Good point. I think you're right. Maybe more American tourists should just stay home until this sort of thing gets straightened out -- if some of our Iraqi veterans can't be international tourists as a result of their service to their country, maybe lots of other American tourists will decide to stay home as well.
You said it! A$$HOLES.
We need to do something. I think the US strategy is to handle these cases very quietly. However, the Italians saw that the Spanish charged US troops for its domestic audience and nothing happened so they did it.
I think the US needs to let these countries know there is a price for this nonsense.
We could pull the visas of the magistrates. We could send the soldiers in question to the charging country and dare them to arrest them and then force the country to release the soldiers and apologize. A little humiliation may nip this in the bud.
"We can't blame the majority of the Italian people"
Our military has added $billions to the Italian economy since we liberated them. Screw'em I say.
This entire matter is ludicrous.
"We could send the soldiers in question to the charging country and dare them to arrest them and then force the country to release the soldiers and apologize"
We have a status of forces agreement which would allow the Italians to keep him there for years until the matter is resolved.
I guess our soldier will not be vacationing to Italy any time soon.
His opinion. My opinion is that using a trumped up murder charge against an innocent G.I. for domestic political purposes will sent this friendship straight down the toilet. (And I'd be happy to operate the flush handle.)
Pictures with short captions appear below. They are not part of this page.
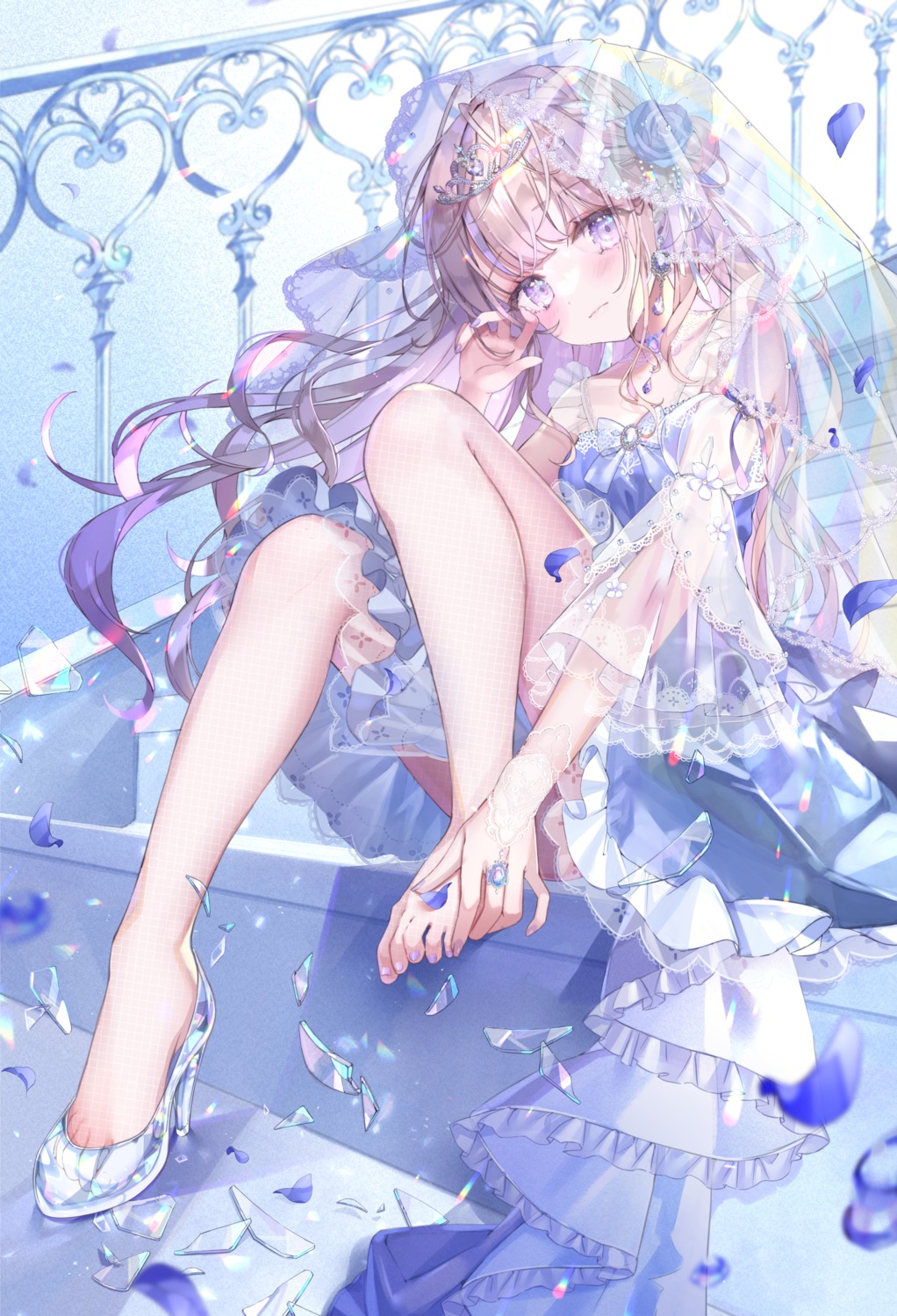 dress emori_miku_project feet heels see_through shiori_(xxxsi) skirt_lift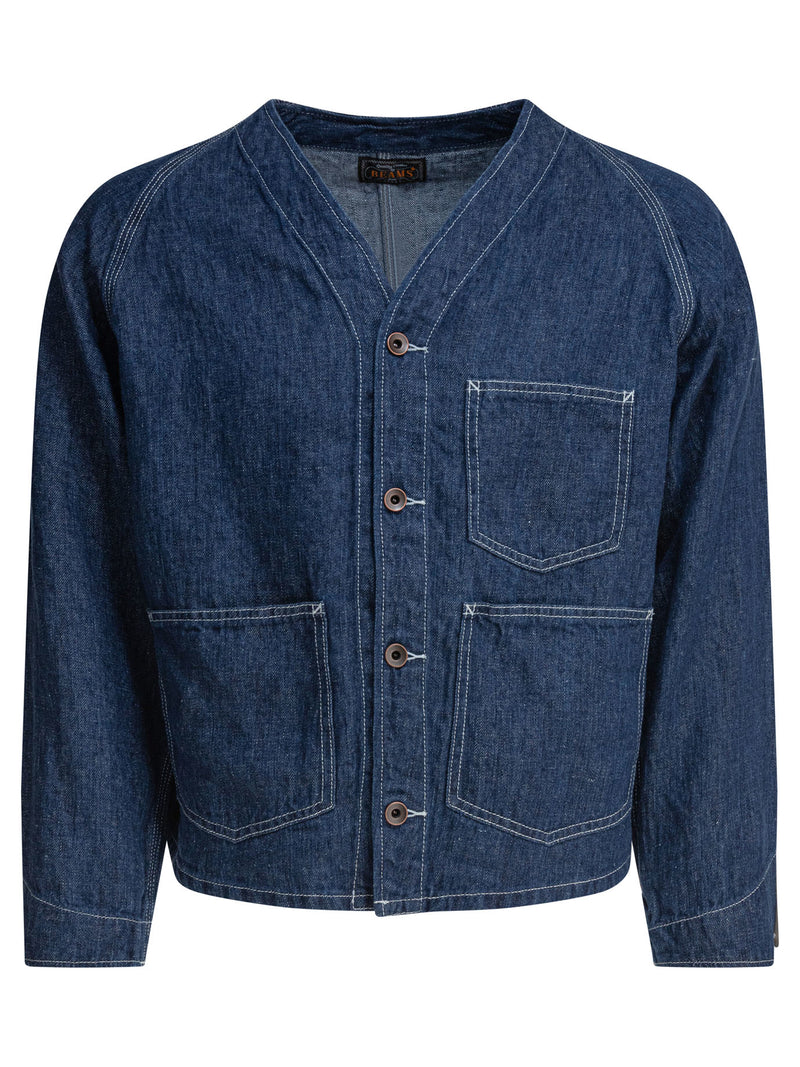 Beams Plus Beams Plus Engineer Jacket Blue - World Class Fashion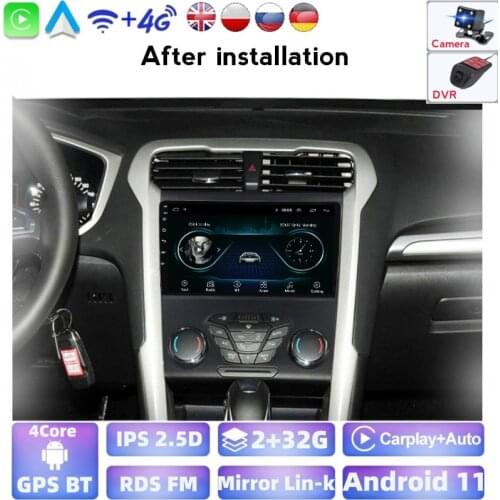 9 Inch Android 2 Din For Ford Fiesta 2009-2017 Car Radio Multimedia Stereo Player Navigation GPS Car DVD Wifi BT FM Touch Screen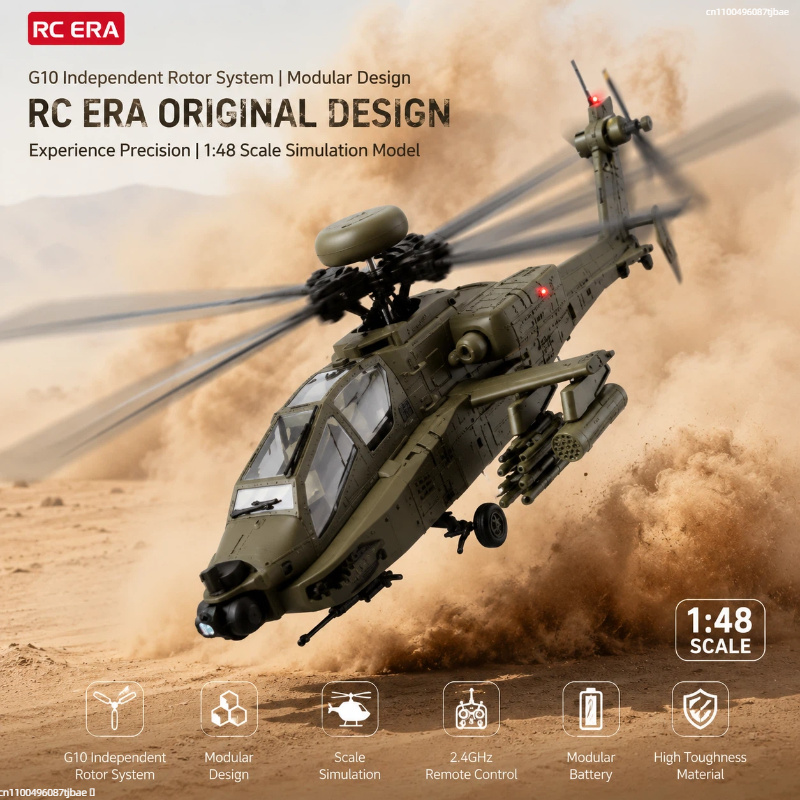 Rc Helicopter Single Rotor - Helicóptero RC Era AH-64D Apache C170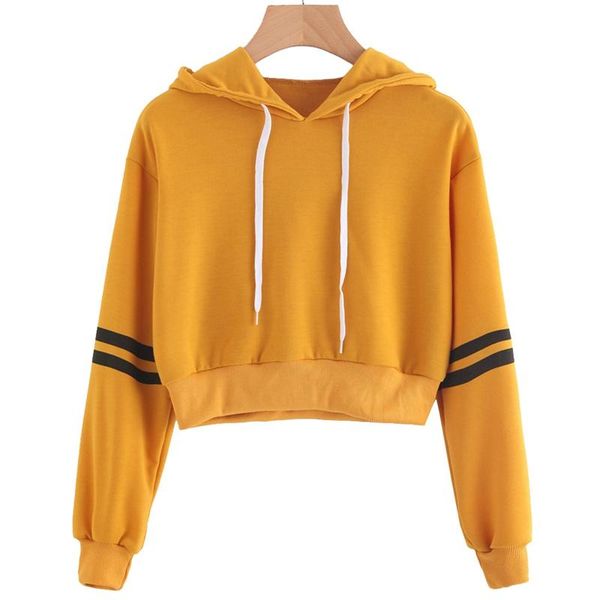 women's hoodies & sweatshirts autumn women long sleeve pullovers yellow hooded sweatshirt casual striped skateboard crop fashion 2021, Black
women's hoodies & sweatshirts autumn women long sleeve pullovers yellow hooded sweatshirt casual striped skateboard crop fashion 2021, Black
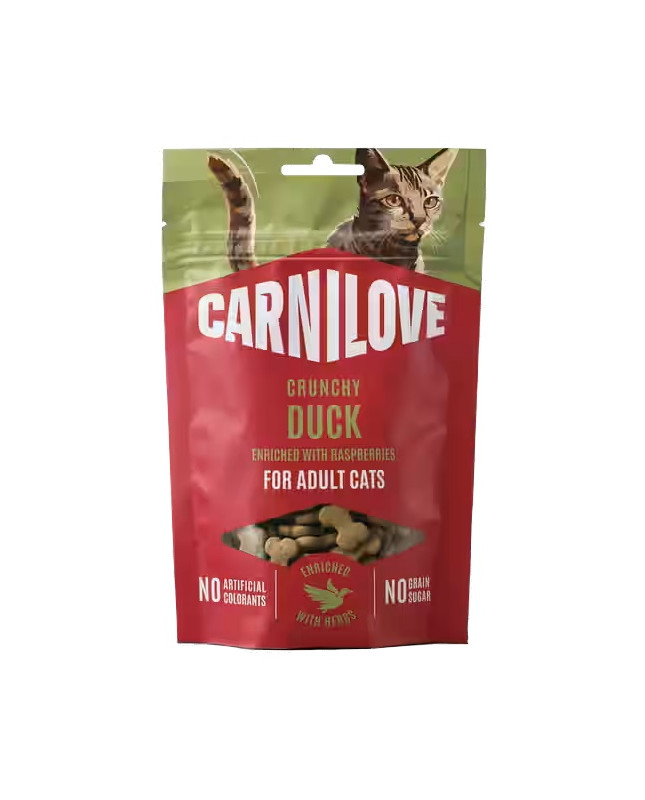 Carnilove Cat Crunchy Snack Duck 50G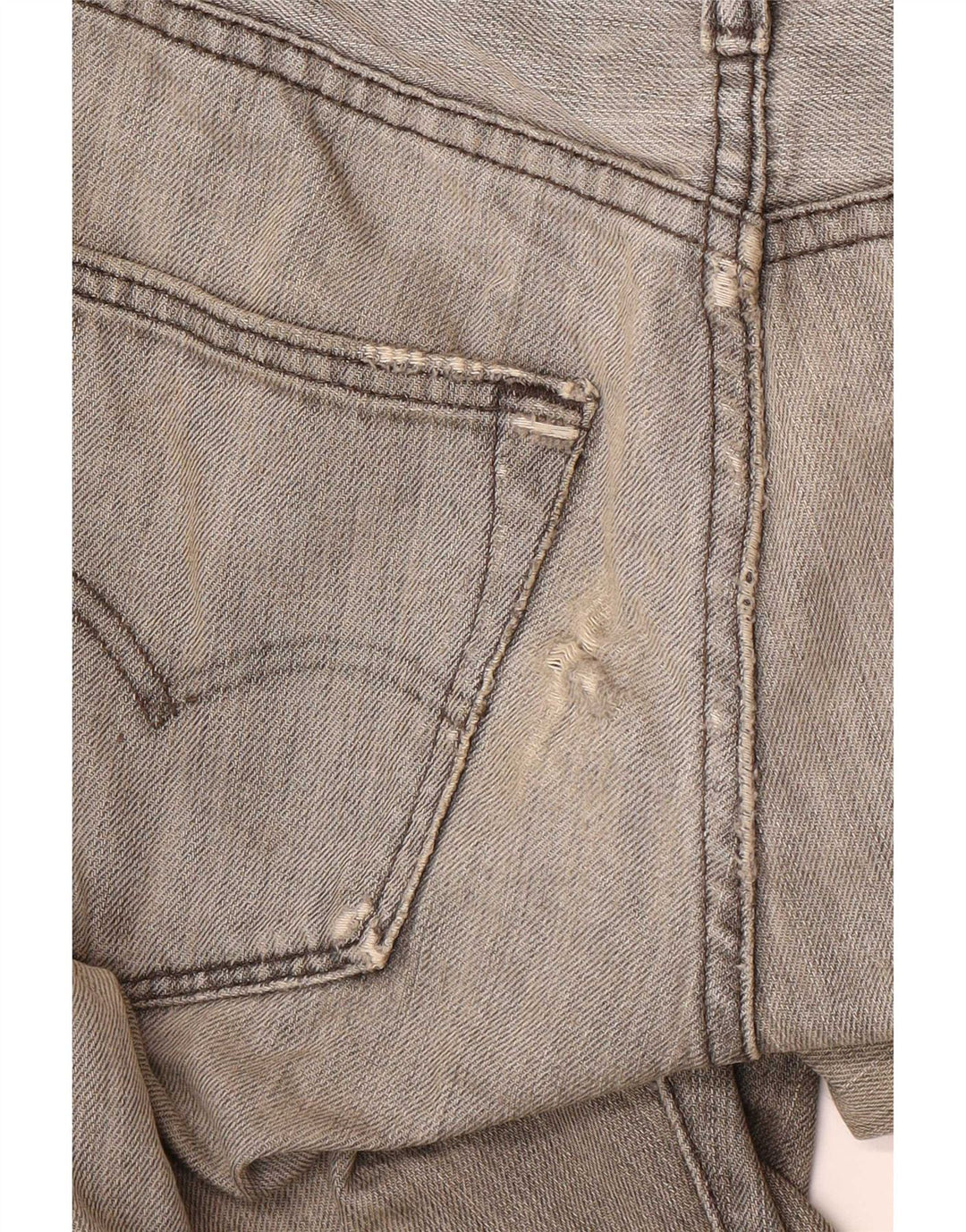 Levi's Womens 501 Straight Jeans W30 L32 Grey Cotton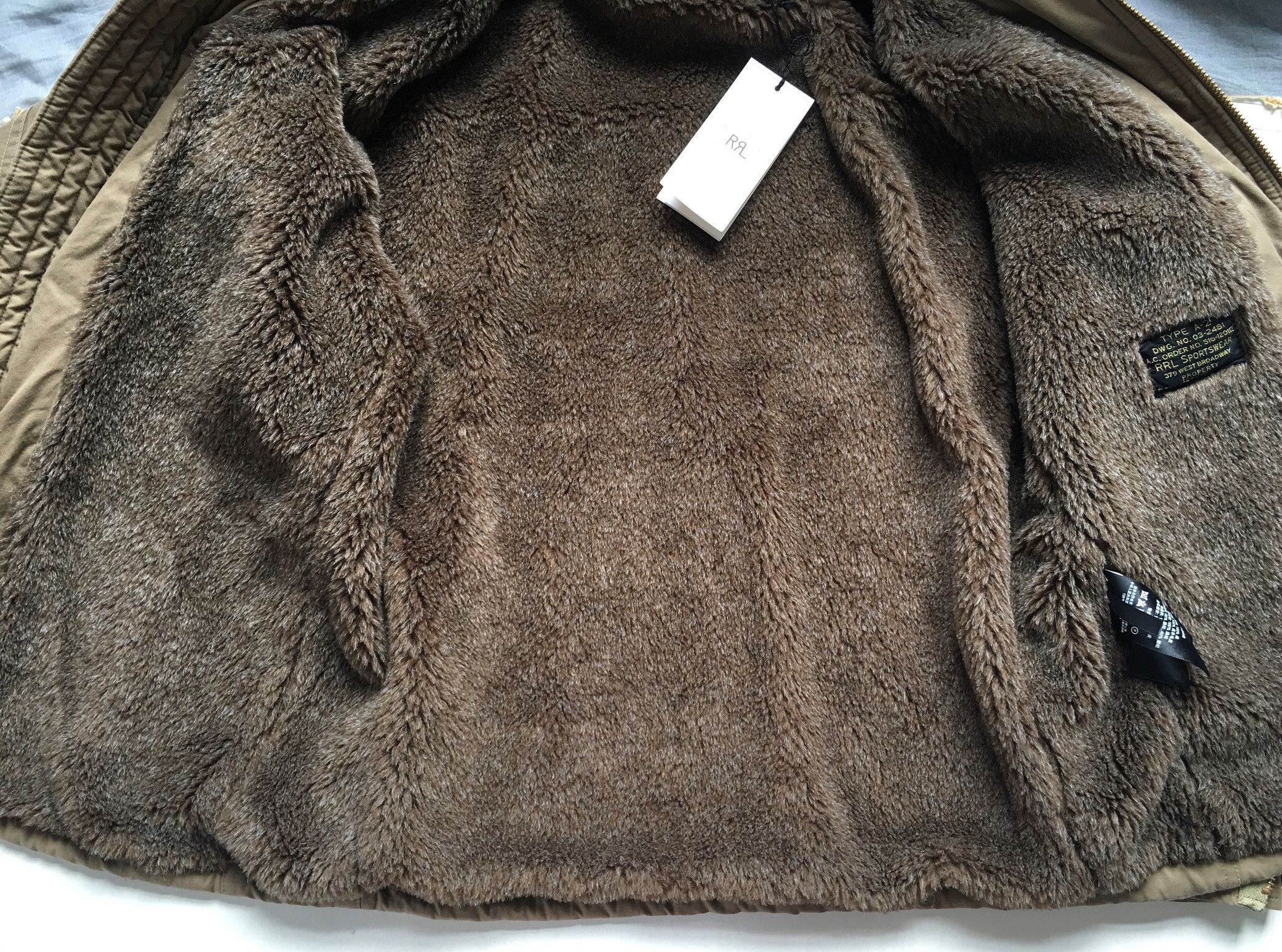 Ralph Lauren Double RL RRL G1 A2 Bomber Military Jacket The Real McCoys Size US XS / EU 42 / 0 - 5 Thumbnail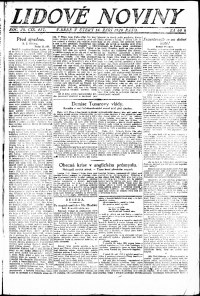 Lidov noviny z 14.9.1920, edice 1, strana 1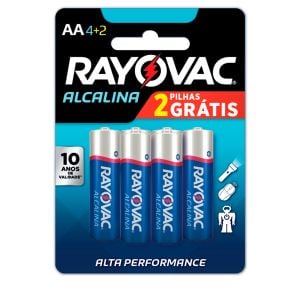 PILHA ALCALINA AA COM 6 L6P4 - 20871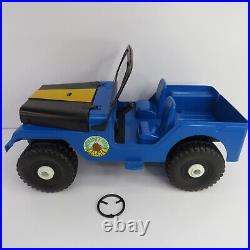 Vtg Marx Sears Canada Camping Set 4559 Mountain Masher Blue Jeep Original Box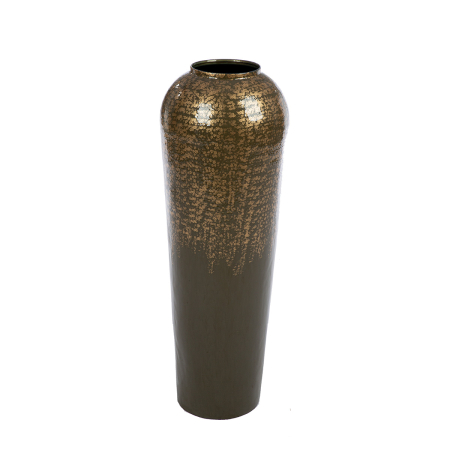 Vaza de podea, bulboasa, "Whisper", Metal, bej, auriu, PU 1, H 80 cm, A. 25 cm [3]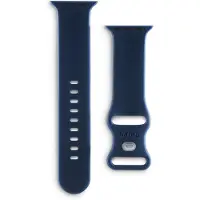 Hama Sentiment fantastique (38 mm, 40 mm, 41 mm, Finition en caoutchouc, Matières plastiques, Silicone), Sangles de montre, Bleu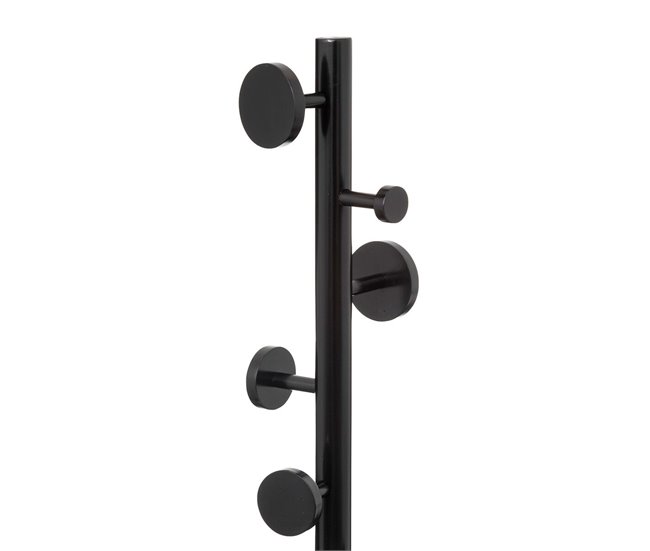Cabide em pé para corredor circular 8 cabides estilo industrial Preto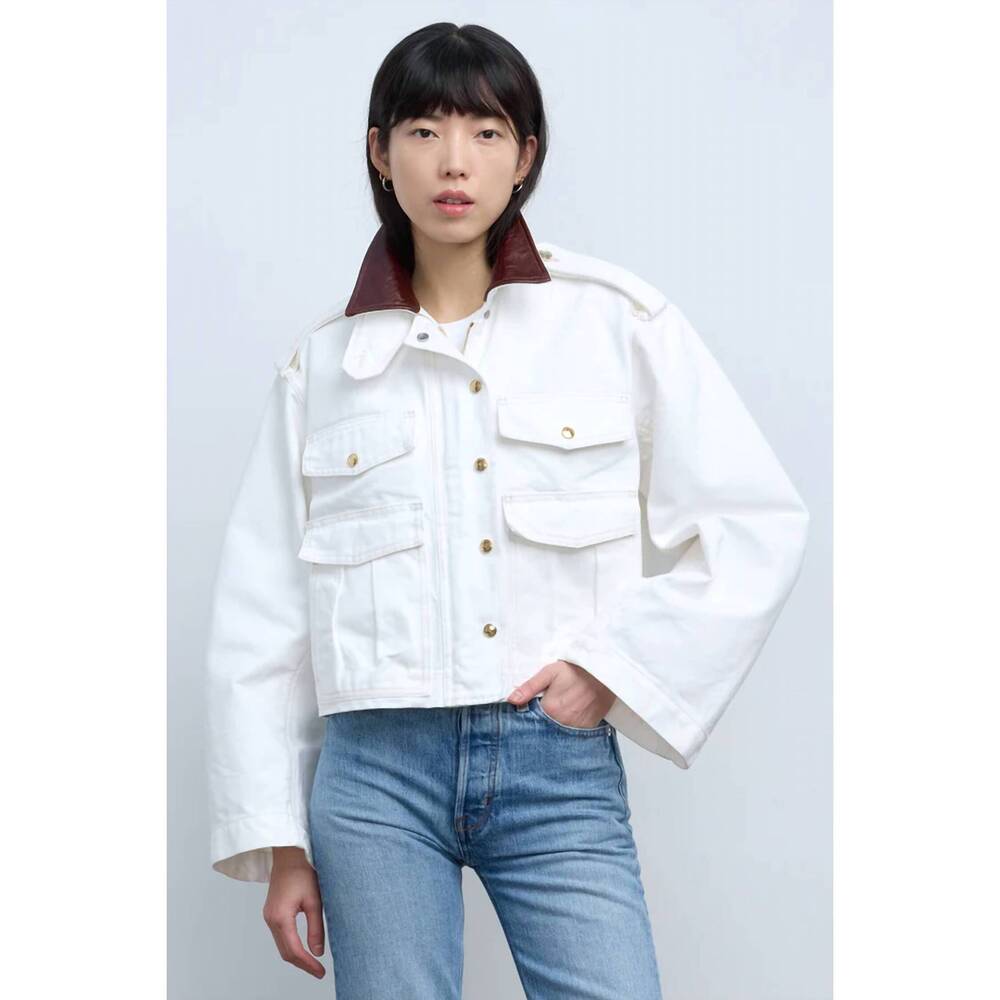NEW RUADH henderson jacket in white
I thought SOFA covered crimes committed by an American soldier in a foreign country. For instance if an American soldier stationed in Italy robbed a store while off duty that would fall under Italian jurisdiction.
However, if an American soldier is at war in a third country and kills an Italian national in a friendly fire incident this would not be covered by SOFA. In fact, the Italians are stretching to claim jurisdiction.
The US needs to make these countries pay for this insult, and it is an insult.
I thought SOFA covered crimes committed by an American soldier in a foreign country. For instance if an American soldier stationed in Italy robbed a store while off duty that would fall under Italian jurisdiction.
However, if an American soldier is at war in a third country and kills an Italian national in a friendly fire incident this would not be covered by SOFA. In fact, the Italians are stretching to claim jurisdiction.
The US needs to make these countries pay for this insult, and it is an insult.
Not sure but I do know that legal hold can take years for minor things like car accidents depending on the country.
The US indicted Osama Bin Laden in absentia in 1998. But that was a Federal Court and Clinton's AG. How does this Italian Judge determine foriegn policy on BS charges?